Nose cone: I used the cup part of a plastic wine glass as the nose cone and cut off the base as I found it fitted the bottle well and was itself a smooth design, which is important to the stability of the rocket and is aerodynamically efficient, it can also hold weights in the nose which helps with balance and stability while in the air, the plastic wine glass set cost £2.00 with 4 in the pack.
Bungs: I was able to find some wine corks that I was able to adapt to work as a bung for the rocket, I driller holes and trimmed down the cork so it will fit in the bottle top without it catching, as I already had the cork, I didn’t need to buy them but I would estimate that it would cost £0.75p each.
Valve: The valve I used was originally used for tubeless tyres on mountain and road bikes, I thought this would be a logical thing to use as I had spares and is designed to work with most pumps, I figured it will be perfect for holding pressure in the bottle without leaking as its designed to keep pressure in with rubber seals. The valves themselves are quite expensive at £5-£6 each.
Platform: I used wooden plates for the base as it is sturdy and also economically friendly as it is made from recyclable materials, I cut a circular hole in the middle of the plate so the pump can fit without causing disruptions to the rocket itself as it made it unbalanced at the base. The paper plates came in a pack of 100 with packs of wooden cutlery as well costing £30, these were purchased and used for another matter but a single plate would cost £0.10p
Rocket Legs: The rocket legs was made from Wooden forks from the same package as the platform, I altered the forks design to create 2 prongs for stability, I used 3 forks as legs and picked the forks as they are light, thin, economically friendly and strong, wooden forks from places like fish and chip shops can be used as legs as an alternative, for costing, the forks came in the same package as the platform for the rocket, and would cost £0.15p-£0.20p each.
Tape: For tape I used Duct tape as it is light, cheap and is very useful to hold the rocket parts together, it holds the nose cone to the rocket and cardboard extension to the bottle.
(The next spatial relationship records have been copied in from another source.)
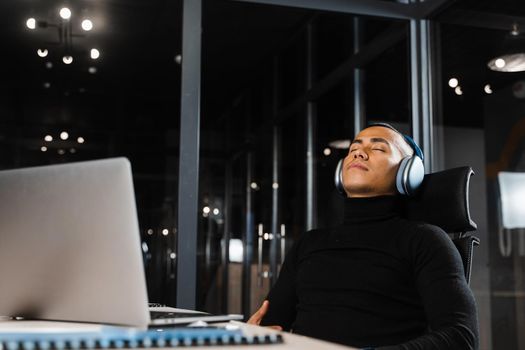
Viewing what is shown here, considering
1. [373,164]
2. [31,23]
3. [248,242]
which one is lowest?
[248,242]

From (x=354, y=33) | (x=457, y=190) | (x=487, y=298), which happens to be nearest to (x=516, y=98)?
(x=487, y=298)

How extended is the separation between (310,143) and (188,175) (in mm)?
1934

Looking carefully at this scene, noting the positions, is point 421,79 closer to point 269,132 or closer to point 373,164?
point 373,164

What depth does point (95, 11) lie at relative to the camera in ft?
13.2

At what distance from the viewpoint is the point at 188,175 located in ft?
9.45

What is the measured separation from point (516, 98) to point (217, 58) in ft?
8.31

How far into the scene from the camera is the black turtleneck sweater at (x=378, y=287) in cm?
158

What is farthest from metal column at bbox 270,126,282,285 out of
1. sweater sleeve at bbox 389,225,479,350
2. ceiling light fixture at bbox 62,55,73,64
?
sweater sleeve at bbox 389,225,479,350

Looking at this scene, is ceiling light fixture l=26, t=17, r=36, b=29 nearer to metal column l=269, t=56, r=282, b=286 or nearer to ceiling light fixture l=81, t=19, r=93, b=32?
ceiling light fixture l=81, t=19, r=93, b=32

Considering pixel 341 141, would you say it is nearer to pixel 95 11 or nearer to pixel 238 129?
pixel 238 129

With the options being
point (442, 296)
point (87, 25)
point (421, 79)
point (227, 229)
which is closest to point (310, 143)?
point (227, 229)

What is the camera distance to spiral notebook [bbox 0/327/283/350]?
31.9 inches

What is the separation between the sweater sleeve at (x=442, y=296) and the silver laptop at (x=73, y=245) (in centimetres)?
69

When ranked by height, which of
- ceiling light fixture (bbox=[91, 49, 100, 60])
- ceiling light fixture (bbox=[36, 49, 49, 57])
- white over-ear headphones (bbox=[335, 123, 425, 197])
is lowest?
white over-ear headphones (bbox=[335, 123, 425, 197])
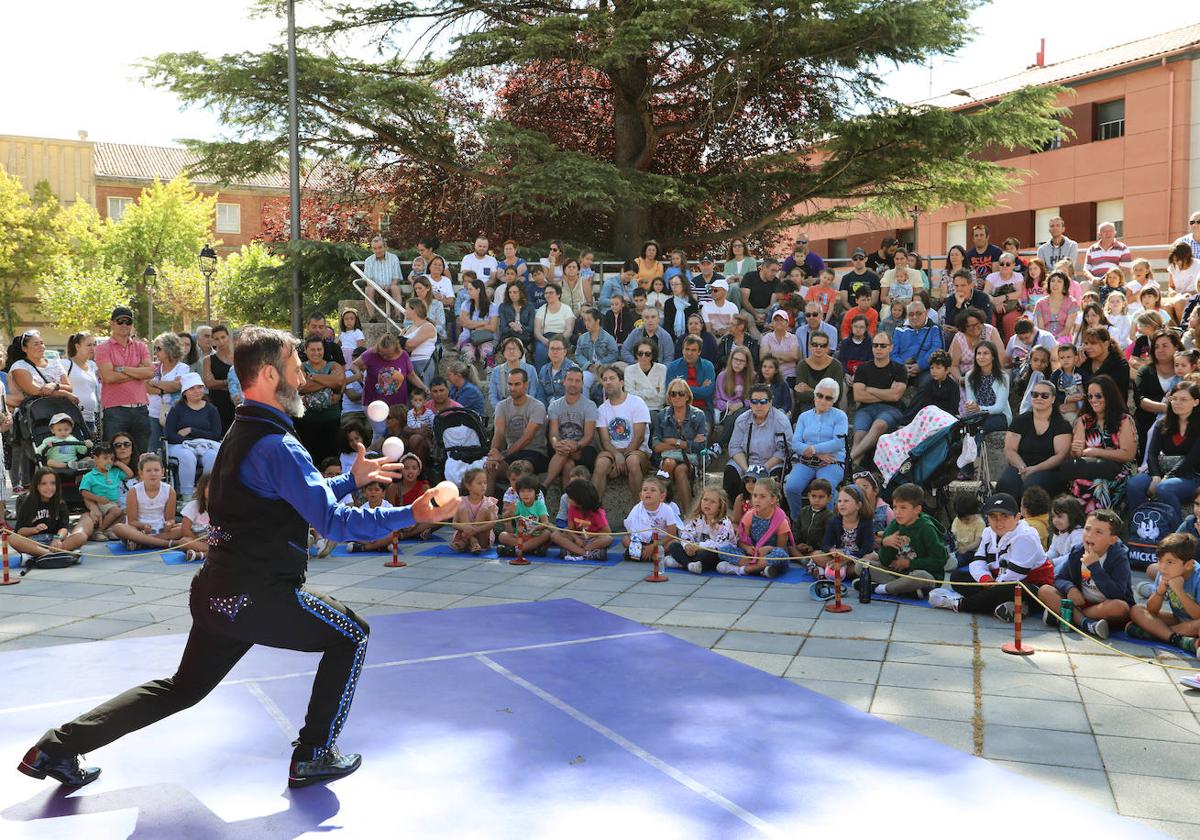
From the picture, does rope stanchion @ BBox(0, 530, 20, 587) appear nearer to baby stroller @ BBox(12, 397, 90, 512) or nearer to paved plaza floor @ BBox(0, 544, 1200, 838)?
paved plaza floor @ BBox(0, 544, 1200, 838)

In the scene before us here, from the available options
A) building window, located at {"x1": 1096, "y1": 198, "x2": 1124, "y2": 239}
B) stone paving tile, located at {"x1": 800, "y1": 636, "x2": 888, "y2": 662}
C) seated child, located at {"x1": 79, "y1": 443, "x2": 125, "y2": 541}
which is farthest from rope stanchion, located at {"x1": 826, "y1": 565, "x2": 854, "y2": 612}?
building window, located at {"x1": 1096, "y1": 198, "x2": 1124, "y2": 239}

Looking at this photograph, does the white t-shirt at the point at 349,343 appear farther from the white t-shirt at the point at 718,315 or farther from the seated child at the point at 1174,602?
the seated child at the point at 1174,602

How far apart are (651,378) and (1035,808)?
857 centimetres

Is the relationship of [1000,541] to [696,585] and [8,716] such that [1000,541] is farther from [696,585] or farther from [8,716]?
[8,716]

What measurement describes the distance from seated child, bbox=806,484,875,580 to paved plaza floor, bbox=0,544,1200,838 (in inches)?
16.4

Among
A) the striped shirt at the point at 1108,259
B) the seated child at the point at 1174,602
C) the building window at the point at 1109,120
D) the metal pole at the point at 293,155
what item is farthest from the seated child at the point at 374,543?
the building window at the point at 1109,120

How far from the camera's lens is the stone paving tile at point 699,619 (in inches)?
310

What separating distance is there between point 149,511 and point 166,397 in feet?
6.66

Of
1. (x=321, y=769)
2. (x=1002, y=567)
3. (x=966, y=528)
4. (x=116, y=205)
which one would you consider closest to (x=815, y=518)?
(x=966, y=528)

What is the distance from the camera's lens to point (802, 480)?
10.7 metres

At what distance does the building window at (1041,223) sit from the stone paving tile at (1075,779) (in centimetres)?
3158

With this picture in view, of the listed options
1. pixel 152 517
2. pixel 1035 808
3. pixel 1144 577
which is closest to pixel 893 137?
pixel 1144 577

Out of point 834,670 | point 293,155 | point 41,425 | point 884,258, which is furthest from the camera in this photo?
point 293,155

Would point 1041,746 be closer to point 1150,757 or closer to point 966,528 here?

The cost of the tape would be £3.75 per 50m roll.
Release mechanism: The release mechanism I used was a Allen key that was used to hold the cork in place and hold pressure, I drilled a hole through the lid of the bottle and the cork to create a hole for a pin mechanism that would be able to be pulled out to release the rocket, I connected some string to the end of the Allen key so I can pull the pin from a safe distance, the cost of this is low as I used scrap parts and pieces from around the house, the Allen key can be swapped out for any other material if it fits and is appropriate.
Extension material: I extended the rocket length by 6 Inches so I could be able to make the rocket level, it also made it so I can add reinforcements to the base of my rocket legs, I used some cardboard from a package but other materials can be used, ideally something that can get wet, costings for this will be low at £0.10p worth of materials.